[start]

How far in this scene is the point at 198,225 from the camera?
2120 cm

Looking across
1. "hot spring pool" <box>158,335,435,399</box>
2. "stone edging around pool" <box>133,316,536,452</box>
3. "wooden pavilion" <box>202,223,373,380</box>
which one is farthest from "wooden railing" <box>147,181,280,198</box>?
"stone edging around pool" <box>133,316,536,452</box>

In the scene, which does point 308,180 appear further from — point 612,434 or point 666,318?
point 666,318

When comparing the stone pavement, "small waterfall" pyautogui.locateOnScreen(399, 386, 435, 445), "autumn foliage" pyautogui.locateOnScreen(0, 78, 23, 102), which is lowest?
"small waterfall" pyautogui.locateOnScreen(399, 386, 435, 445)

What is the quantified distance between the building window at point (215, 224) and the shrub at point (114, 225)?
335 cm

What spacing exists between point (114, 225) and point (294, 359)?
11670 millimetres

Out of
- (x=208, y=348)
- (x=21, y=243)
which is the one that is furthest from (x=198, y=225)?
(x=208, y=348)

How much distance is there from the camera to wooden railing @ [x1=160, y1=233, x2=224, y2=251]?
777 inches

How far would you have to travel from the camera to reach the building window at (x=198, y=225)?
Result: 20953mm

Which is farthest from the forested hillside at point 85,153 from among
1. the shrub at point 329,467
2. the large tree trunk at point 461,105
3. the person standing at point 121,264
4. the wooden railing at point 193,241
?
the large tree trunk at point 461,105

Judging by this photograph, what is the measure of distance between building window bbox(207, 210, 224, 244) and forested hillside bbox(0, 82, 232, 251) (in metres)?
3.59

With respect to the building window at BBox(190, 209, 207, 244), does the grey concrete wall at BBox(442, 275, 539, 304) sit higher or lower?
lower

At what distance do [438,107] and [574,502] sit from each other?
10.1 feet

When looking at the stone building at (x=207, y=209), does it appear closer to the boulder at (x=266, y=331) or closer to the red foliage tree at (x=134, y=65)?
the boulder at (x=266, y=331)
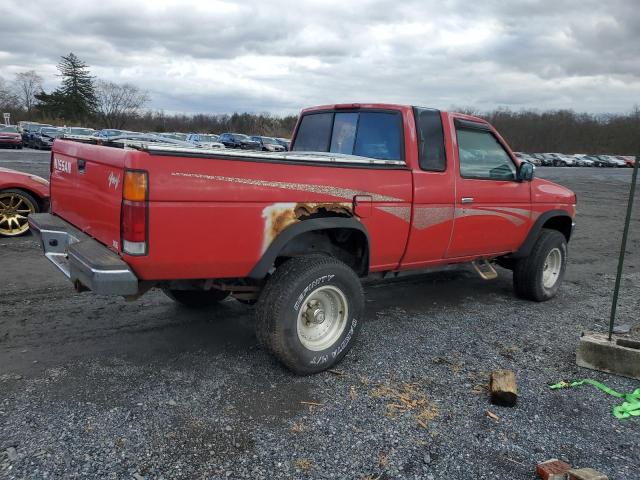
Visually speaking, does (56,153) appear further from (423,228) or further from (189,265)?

[end]

Give back every line exactly as it stands, pictures excluded.

How far in this scene is the point at 198,225 from the camera?
2120 cm

Looking across
1. "hot spring pool" <box>158,335,435,399</box>
2. "stone edging around pool" <box>133,316,536,452</box>
3. "wooden pavilion" <box>202,223,373,380</box>
which one is farthest from "wooden railing" <box>147,181,280,198</box>?
"stone edging around pool" <box>133,316,536,452</box>

In the scene, which does point 308,180 appear further from — point 612,434 or point 666,318?
point 666,318

When comparing the stone pavement, "small waterfall" pyautogui.locateOnScreen(399, 386, 435, 445), "autumn foliage" pyautogui.locateOnScreen(0, 78, 23, 102), which is lowest?
"small waterfall" pyautogui.locateOnScreen(399, 386, 435, 445)

What is the quantified distance between the building window at point (215, 224) and the shrub at point (114, 225)?
335 cm

What spacing exists between point (114, 225) and point (294, 359)?
11670 millimetres

Out of
- (x=208, y=348)
- (x=21, y=243)
which is the one that is furthest from (x=198, y=225)?
(x=208, y=348)

How much distance is there from the camera to wooden railing @ [x1=160, y1=233, x2=224, y2=251]?
777 inches

How far would you have to travel from the camera to reach the building window at (x=198, y=225)?
Result: 20953mm

Which is farthest from the forested hillside at point 85,153 from among
1. the shrub at point 329,467
2. the large tree trunk at point 461,105
3. the person standing at point 121,264
4. the wooden railing at point 193,241
?
the large tree trunk at point 461,105

Judging by this photograph, what is the measure of distance between building window bbox(207, 210, 224, 244) and forested hillside bbox(0, 82, 232, 251) (in metres)?
3.59

With respect to the building window at BBox(190, 209, 207, 244), does the grey concrete wall at BBox(442, 275, 539, 304) sit higher or lower?
lower

At what distance do [438,107] and [574,502] sit from each other?
10.1 feet

When looking at the stone building at (x=207, y=209), does it appear closer to the boulder at (x=266, y=331) or closer to the red foliage tree at (x=134, y=65)?
the boulder at (x=266, y=331)
Visually speaking, does (56,153) appear further from (423,228) or further from (189,265)?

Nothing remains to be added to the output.